> _What you need to do_
Transcribe the entries that follow, word for word.

> _Records for processing_

-------

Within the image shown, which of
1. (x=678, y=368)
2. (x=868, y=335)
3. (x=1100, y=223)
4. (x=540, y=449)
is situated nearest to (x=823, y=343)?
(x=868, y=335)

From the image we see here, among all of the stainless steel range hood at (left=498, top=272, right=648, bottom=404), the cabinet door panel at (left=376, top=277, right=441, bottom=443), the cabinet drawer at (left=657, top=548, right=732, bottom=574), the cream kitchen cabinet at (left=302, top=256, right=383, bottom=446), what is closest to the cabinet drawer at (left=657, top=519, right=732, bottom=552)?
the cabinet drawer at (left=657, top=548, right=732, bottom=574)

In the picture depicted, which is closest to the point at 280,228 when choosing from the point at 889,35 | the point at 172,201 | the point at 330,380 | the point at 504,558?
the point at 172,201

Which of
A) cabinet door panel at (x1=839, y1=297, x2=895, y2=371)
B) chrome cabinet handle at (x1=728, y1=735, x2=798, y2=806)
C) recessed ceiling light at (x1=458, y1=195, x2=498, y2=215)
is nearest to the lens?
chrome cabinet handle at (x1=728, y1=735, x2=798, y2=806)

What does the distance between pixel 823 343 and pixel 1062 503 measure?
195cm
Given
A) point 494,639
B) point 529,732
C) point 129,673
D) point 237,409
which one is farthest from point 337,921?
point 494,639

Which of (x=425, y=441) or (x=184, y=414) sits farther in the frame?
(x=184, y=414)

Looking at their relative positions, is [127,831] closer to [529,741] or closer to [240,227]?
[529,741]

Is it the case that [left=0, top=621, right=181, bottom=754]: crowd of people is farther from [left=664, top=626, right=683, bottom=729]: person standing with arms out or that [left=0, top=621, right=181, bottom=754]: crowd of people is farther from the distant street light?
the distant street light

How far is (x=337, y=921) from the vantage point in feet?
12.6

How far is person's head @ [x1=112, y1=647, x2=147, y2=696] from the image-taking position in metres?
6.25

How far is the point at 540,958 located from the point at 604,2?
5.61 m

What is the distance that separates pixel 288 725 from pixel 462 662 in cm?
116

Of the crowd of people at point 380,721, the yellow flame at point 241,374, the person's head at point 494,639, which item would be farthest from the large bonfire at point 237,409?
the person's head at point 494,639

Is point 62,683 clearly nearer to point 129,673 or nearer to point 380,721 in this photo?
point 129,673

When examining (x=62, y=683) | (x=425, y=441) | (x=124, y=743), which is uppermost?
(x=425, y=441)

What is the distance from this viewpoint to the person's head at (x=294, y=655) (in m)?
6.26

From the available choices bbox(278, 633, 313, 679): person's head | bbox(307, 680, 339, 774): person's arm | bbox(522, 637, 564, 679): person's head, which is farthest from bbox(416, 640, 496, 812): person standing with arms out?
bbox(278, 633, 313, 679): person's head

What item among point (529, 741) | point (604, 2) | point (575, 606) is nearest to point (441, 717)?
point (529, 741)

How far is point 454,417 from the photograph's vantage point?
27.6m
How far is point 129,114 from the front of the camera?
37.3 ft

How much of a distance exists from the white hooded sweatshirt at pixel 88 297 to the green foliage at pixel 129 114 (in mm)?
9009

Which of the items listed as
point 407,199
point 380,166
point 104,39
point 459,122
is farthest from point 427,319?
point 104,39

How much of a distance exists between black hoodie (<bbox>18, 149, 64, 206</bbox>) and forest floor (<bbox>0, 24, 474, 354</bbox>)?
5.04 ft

-------

> _Written response_
Within the image shown, which of
1. (x=678, y=368)
2. (x=868, y=335)
3. (x=1100, y=223)
4. (x=540, y=449)
is situated nearest to (x=823, y=343)?
(x=868, y=335)

From the image we see here, among all of the stainless steel range hood at (left=498, top=272, right=648, bottom=404), the cabinet door panel at (left=376, top=277, right=441, bottom=443), the cabinet drawer at (left=657, top=548, right=732, bottom=574), the cream kitchen cabinet at (left=302, top=256, right=383, bottom=446), what is closest to the cabinet drawer at (left=657, top=519, right=732, bottom=552)?
the cabinet drawer at (left=657, top=548, right=732, bottom=574)

In the picture depicted, which is closest to the point at 280,228 when choosing from the point at 889,35 | the point at 172,201 | the point at 330,380 | the point at 504,558?
the point at 172,201

Which of
A) cabinet door panel at (x1=839, y1=297, x2=895, y2=371)
B) chrome cabinet handle at (x1=728, y1=735, x2=798, y2=806)
C) recessed ceiling light at (x1=458, y1=195, x2=498, y2=215)
is nearest to the lens?
chrome cabinet handle at (x1=728, y1=735, x2=798, y2=806)

What does the distance between pixel 823 343 and pixel 1062 503 measure?
195cm
Given
A) point 494,639
B) point 529,732
C) point 129,673
D) point 237,409
which one is farthest from point 337,921?
point 494,639

Which of (x=425, y=441) or (x=184, y=414) sits farther in the frame?
(x=184, y=414)

Looking at their relative positions, is [127,831] closer to [529,741] or closer to [240,227]?
[529,741]

Is it the case that [left=0, top=621, right=181, bottom=754]: crowd of people is farther from [left=664, top=626, right=683, bottom=729]: person standing with arms out or that [left=0, top=621, right=181, bottom=754]: crowd of people is farther from the distant street light?
the distant street light

How far is (x=337, y=921) from the vantage point in feet?
12.6

How far is person's head @ [x1=112, y1=647, x2=147, y2=696] from the image-taking position in metres?
6.25

How far is the point at 540,958 located from the point at 604,2?
5.61 m

What is the distance that separates pixel 288 725 from pixel 462 662 in cm?
116

Of the crowd of people at point 380,721, the yellow flame at point 241,374, the person's head at point 494,639, which item would be farthest from the large bonfire at point 237,409?
the person's head at point 494,639

Is point 62,683 clearly nearer to point 129,673 or nearer to point 380,721 in this photo?
point 129,673

When examining (x=62, y=683) | (x=425, y=441) | (x=124, y=743), which is uppermost?
(x=425, y=441)

What is the distance from this viewpoint to the person's head at (x=294, y=655) (in m)?
6.26

From the available choices bbox(278, 633, 313, 679): person's head | bbox(307, 680, 339, 774): person's arm | bbox(522, 637, 564, 679): person's head, which is farthest from bbox(416, 640, 496, 812): person standing with arms out?
bbox(278, 633, 313, 679): person's head

What item among point (529, 741) | point (604, 2) | point (575, 606) is nearest to point (441, 717)?
point (529, 741)

How far is point 454,417 from the photograph's vantage point?
27.6m
How far is point 129,114 from the front of the camera?
37.3 ft

How much of a distance exists from the white hooded sweatshirt at pixel 88 297 to the green foliage at pixel 129 114 (in mm)?
9009

Which of the items listed as
point 407,199
point 380,166
point 104,39
point 459,122
is farthest from point 427,319?
point 104,39

How much of a distance exists between black hoodie (<bbox>18, 149, 64, 206</bbox>) and forest floor (<bbox>0, 24, 474, 354</bbox>)?
5.04 ft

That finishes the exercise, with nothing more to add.